:: SOURCE DOCUMENT ::

Señor Matta to Mr. Eagan .



Sir: As certain charges were made against the soldiers and officers of the police of Valparaiso in your communication of the 26th instant, and pending the publication of all that has been done in the examination of the occurrences of the 16th instant, which this department must lay before you, the undersigned deems it necessary and proper to transmit to you the report which has been made by the intendente of Valparaiso (based upon the facts which he has been able to elicit) in the discharge of his duty, and with a view to discovering those who were guilty of the acts which took place on the 16th instant.

The report of Don Juan de Dios Arlegui, which is based upon information received from the officers concerned, says as follows:

“You will thereby understand how very incorrect were the charges made by the United States minister against the police of this city. It would have been physically impossible for the police to commit all the acts of brutality and cruelty with which they are charged. The riot began at about 6 p.m. in Clave, San Martin, San Francisco streets, and others which are inhabited by low characters and in which liquor shops and sailors’ boarding houses are numerous. It is very easy to collect a mob there in a few minutes.

:::

PROBLEMS TO WORK ON:
(1) Rewrite the letter from Señor Matta from "Señor Matta to" to "the 16th instant.", putting "governor" in place of "intendente".
(2) Please state the time at which the riot began, according to the report quoted in the letter from Señor Matta.

:: DATA TO EXAMINE ::

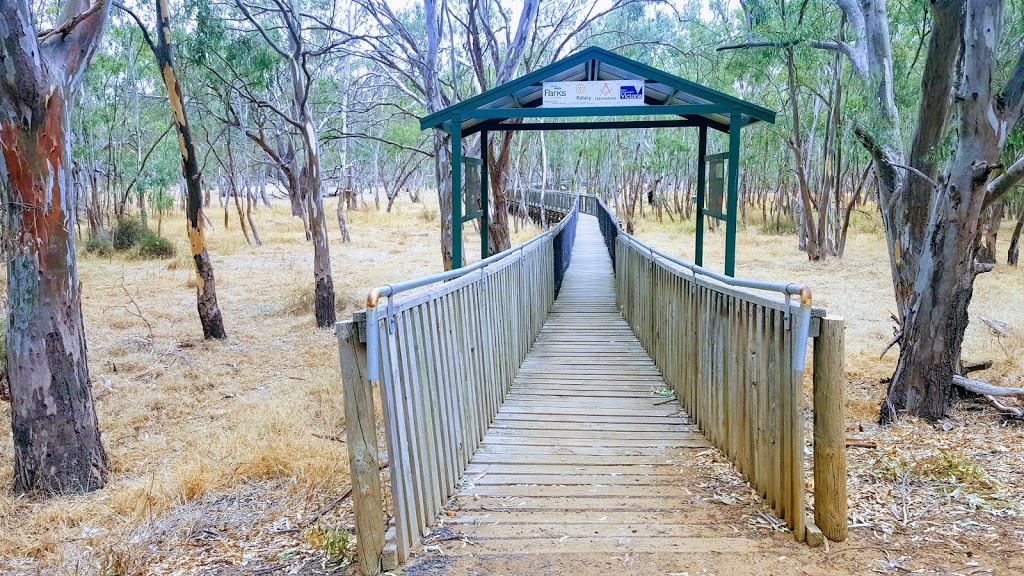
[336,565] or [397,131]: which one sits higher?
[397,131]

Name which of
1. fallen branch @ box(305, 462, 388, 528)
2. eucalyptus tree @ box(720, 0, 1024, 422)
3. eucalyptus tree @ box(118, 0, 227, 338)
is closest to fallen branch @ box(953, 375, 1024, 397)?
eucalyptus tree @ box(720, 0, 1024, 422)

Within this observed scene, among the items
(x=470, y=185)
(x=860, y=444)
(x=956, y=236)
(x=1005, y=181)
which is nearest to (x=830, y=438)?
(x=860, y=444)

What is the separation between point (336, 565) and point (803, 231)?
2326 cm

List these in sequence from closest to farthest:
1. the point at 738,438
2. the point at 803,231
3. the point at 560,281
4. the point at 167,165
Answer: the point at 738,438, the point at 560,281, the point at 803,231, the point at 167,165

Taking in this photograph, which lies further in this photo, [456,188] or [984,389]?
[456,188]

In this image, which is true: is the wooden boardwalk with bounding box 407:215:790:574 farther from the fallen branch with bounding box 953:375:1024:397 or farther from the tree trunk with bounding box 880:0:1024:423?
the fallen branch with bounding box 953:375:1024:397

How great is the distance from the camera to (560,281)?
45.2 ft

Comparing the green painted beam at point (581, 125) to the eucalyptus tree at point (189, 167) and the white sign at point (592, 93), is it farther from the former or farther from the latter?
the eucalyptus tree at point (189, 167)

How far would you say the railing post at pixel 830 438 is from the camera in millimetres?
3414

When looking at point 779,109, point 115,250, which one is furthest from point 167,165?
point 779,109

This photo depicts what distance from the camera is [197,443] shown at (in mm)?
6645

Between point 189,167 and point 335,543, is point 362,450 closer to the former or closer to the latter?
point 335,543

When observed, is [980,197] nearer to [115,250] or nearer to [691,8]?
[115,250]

:::
:: DATA TO EXAMINE ::

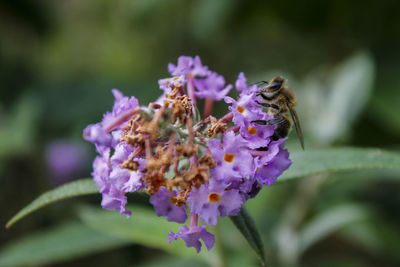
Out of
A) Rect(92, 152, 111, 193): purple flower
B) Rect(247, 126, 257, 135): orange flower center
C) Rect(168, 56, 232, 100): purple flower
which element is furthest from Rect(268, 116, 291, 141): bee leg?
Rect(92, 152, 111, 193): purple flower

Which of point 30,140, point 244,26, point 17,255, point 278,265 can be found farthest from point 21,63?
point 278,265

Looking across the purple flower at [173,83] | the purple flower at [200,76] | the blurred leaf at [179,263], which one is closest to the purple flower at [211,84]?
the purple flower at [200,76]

:::
:: DATA TO EXAMINE ::

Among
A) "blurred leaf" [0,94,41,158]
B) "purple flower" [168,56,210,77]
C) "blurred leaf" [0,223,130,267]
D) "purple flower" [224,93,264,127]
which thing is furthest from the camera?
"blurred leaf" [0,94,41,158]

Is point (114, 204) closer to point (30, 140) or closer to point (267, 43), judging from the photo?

:::

COMPLETED EXERCISE:
(1)
Señor Matta to Mr. Eagan .



Sir: As certain charges were made against the soldiers and officers of the police of Valparaiso in your communication of the 26th instant, and pending the publication of all that has been done in the examination of the occurrences of the 16th instant, which this department must lay before you, the undersigned deems it necessary and proper to transmit to you the report which has been made by the governor of Valparaiso (based upon the facts which he has been able to elicit) in the discharge of his duty, and with a view to discovering those who were guilty of the acts which took place on the 16th instant.

(2) At about 6 p.m.